Saturday night, the skies let loose with a final hurrah. We woke up to thinning clouds and rivers full to overflowing at near-flood stage.
Yet as people complained of the rain, myself included, I had to stop and say to myself--at least we don't have tornadoes. The heart-wrenching news from Oklahoma was horrible. And while the news talks of the 24 people killed, I can't help thinking about those poor 200 or so horses and their owners. I can't imagine facing such devastation and tragedy, and feeling so helpless for my horses.
|Harley and Rolex come to investigate my work|
With John and I on vacation this week, we spent Sunday and Monday working around the barn, doing some much-needed spring cleaning. I worked on picking up limbs and debris from the loggers in the lower pasture (yes, I'm still picking up sticks). The gals and Harley came over to see what I was up too, but once I chucked a piece of wood over the fence, they took off. After being cooped up from the stormy weather, they kicked their heels up and let the wind whip under their tails.
Today, I finally got some more planting done. The lettuce and mesculin mix is doing well, the peas...hmmm.....to cold, I think! I put in carrots, beets, onion, and beans today. Our weather is going to cooperate from now on and warm things up. But to play it safe, I'm keeping the basil and tomatoes under cover in the tent. We don't need to grow any kale; it reseeded itself everywhere. Note our edible driveway! John wants to try corn this year. We never seem to have too much success, but what the heck--it will be fun to have it growing right here. Tomorrow I will get the potatoes, radishes, spinach, and cucumbers planted.

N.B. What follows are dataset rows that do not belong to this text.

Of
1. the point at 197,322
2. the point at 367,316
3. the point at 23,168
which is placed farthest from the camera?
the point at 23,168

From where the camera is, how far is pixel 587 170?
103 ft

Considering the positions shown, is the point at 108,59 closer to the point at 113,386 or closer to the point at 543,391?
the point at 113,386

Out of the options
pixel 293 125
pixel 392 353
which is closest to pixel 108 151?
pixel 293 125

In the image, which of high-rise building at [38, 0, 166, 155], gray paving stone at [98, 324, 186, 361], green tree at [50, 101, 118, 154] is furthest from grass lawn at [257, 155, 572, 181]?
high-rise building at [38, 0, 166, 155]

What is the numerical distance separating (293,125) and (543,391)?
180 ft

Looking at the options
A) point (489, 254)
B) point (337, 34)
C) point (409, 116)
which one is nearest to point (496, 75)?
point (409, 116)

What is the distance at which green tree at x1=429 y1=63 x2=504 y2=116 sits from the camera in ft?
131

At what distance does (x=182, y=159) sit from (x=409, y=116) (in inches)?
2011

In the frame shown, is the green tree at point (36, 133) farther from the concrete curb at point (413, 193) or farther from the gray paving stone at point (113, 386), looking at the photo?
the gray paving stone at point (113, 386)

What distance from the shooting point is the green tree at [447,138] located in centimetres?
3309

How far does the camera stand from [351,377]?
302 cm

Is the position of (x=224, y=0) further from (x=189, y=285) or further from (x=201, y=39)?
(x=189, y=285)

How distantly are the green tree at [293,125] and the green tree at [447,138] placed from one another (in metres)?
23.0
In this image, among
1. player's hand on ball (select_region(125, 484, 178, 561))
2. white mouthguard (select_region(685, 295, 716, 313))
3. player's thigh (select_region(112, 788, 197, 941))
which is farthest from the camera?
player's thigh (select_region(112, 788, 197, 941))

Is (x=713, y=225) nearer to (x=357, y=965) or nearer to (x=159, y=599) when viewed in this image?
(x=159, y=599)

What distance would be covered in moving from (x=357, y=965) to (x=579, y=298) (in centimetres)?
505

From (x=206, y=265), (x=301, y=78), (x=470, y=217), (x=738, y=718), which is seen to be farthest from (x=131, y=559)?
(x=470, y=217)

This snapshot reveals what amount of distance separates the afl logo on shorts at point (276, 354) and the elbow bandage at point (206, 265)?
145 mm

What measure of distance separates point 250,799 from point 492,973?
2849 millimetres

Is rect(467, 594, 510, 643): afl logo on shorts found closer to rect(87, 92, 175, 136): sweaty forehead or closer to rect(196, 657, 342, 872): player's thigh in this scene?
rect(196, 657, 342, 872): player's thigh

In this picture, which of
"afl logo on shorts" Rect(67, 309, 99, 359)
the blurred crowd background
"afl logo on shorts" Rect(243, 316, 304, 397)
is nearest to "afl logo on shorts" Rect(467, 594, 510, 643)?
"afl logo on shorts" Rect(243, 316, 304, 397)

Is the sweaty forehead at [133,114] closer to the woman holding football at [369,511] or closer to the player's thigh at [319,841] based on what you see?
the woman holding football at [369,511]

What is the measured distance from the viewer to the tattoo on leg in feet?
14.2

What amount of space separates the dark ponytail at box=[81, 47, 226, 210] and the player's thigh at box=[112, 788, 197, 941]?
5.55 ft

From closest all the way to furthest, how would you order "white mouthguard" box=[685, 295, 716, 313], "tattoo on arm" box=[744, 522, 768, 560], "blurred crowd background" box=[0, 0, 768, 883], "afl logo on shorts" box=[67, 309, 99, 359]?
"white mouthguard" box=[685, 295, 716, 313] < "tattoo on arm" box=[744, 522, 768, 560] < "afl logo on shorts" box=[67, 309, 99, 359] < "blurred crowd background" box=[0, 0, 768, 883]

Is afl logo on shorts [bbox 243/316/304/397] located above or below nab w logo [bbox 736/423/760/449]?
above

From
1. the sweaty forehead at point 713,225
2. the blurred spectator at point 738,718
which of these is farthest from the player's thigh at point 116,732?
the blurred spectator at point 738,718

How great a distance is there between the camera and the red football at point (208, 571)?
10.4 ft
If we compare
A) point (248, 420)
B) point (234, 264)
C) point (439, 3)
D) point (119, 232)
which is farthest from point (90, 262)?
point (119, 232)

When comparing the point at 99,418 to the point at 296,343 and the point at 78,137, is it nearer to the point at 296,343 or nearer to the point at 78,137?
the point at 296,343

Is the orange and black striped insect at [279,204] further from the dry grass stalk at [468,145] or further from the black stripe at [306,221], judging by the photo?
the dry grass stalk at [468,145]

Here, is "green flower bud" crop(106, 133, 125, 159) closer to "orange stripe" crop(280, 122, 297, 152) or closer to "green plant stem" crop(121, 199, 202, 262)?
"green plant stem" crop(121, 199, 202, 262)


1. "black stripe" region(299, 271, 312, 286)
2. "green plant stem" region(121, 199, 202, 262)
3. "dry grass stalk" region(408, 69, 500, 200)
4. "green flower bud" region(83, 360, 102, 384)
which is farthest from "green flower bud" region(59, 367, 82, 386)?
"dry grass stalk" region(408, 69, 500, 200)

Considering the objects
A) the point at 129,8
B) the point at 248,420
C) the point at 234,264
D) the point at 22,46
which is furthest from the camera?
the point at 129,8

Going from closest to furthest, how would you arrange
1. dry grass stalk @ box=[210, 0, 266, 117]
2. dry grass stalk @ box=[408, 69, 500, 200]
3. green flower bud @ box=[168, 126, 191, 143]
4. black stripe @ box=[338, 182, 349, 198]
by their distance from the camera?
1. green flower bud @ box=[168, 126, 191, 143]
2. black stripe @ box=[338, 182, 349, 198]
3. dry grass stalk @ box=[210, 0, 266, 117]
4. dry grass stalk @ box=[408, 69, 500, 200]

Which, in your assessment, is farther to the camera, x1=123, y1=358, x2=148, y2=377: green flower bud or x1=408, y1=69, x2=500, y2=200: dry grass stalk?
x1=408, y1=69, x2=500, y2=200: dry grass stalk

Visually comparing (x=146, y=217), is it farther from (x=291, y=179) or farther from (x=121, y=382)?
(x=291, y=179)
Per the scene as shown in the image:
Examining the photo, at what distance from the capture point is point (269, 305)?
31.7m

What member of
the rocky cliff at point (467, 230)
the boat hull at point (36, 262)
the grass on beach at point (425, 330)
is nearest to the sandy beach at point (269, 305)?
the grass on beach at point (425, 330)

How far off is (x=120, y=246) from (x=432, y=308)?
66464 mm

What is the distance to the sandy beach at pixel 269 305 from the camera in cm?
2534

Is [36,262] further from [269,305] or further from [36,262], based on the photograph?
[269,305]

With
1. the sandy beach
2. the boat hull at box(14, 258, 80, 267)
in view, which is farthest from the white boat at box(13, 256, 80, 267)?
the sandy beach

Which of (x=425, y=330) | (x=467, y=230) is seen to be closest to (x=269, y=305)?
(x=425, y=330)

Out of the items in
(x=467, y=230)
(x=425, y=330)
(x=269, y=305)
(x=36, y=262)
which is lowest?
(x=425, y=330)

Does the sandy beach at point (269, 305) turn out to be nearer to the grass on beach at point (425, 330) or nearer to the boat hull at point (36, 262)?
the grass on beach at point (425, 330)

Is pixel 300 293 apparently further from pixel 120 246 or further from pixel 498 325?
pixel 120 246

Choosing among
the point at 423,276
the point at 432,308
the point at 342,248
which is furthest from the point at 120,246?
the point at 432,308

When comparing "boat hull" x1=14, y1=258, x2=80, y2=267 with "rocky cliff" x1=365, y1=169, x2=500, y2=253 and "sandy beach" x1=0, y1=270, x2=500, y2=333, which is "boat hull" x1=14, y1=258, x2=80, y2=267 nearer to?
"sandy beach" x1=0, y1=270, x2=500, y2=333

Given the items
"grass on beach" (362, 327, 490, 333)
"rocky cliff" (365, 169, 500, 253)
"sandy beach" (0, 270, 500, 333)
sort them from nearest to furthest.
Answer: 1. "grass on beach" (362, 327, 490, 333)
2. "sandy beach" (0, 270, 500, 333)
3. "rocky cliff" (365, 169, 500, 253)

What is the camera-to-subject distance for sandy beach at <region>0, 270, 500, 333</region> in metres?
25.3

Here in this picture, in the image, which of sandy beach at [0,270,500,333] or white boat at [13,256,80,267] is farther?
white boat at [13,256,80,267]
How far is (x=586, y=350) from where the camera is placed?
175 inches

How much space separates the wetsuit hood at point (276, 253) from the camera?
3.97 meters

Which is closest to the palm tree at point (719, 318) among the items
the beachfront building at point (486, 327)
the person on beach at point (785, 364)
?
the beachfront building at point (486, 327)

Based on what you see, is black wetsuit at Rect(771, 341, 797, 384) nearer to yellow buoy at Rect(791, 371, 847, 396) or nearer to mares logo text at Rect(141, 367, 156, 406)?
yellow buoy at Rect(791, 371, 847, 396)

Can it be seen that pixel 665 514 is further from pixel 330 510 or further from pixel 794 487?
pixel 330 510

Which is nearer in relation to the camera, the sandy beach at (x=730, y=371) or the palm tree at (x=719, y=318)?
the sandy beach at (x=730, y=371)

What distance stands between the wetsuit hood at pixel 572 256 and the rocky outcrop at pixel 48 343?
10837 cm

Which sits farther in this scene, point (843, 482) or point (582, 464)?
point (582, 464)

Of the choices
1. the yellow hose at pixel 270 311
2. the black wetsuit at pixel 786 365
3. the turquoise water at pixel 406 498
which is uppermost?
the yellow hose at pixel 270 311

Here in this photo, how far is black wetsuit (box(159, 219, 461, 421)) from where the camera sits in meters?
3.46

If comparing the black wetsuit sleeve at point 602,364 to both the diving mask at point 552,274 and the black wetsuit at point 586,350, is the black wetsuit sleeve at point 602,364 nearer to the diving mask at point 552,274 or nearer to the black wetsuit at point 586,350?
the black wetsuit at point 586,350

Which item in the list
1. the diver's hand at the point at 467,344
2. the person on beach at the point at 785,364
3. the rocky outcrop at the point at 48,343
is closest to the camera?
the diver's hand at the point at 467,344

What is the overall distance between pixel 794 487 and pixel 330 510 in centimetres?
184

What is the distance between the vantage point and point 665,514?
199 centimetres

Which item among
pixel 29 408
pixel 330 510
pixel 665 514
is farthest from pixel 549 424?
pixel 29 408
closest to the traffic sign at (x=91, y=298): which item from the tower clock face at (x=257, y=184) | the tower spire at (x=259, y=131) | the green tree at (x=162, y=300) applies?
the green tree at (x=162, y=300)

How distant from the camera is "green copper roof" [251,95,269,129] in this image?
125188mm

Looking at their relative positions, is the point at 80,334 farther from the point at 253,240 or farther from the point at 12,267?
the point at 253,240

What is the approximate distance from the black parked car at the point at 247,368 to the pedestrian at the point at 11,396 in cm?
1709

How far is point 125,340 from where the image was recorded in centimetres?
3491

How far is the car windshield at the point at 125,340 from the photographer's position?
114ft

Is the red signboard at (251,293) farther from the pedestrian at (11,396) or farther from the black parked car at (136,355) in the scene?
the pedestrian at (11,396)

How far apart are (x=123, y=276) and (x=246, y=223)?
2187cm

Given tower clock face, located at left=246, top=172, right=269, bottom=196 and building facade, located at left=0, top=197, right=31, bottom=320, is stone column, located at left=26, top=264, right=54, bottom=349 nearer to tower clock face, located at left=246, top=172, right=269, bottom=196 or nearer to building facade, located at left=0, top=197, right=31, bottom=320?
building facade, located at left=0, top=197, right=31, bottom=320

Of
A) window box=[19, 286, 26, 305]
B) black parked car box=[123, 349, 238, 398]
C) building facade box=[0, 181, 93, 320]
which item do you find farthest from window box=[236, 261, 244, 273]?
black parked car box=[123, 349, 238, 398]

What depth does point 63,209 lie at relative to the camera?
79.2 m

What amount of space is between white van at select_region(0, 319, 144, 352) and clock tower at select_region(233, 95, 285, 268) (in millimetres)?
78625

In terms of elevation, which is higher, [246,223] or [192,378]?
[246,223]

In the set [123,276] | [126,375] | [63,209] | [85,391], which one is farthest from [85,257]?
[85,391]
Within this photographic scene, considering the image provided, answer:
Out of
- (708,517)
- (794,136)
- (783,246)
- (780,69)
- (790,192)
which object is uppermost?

Memorial Day sped by, but knowing we have the rest of the week off to play, I didn't push too hard to ride. My saddle probably won't arrive until Wednesday, but still, I wanted to work some of the kinks out of Harley. Once we had Rolex and Harley cleaned and tacked up, our energy had returned. And it was a good thing too! None of the horses have been worked in a week due to the weather, so they were in "good spirits". This meant spooking at deer, and prancing down the trail. We made a lot of noise to warn the deer, hoping to not come around the corner and have one right by the trail. I brought my camera along, but today was NOT the day to try and take pictures--I needed to have my wits about me and my hands on the reins. We rode the Lollipop Loop in reverse with Harley out front for part of the way. He was being a prancypants but went a little better when I put him out front. Rolex, keen to pass him, dogged his quarters until she could sneak past. Harley always willingly gives in and falls in behind her. He'd had enough leading for one day.
By 7:30 the horses had finished dinner and ambled down to the pasture for the night. "Good night, my beauties. Everyone behave and stay out of trouble. I'll see you in the morning."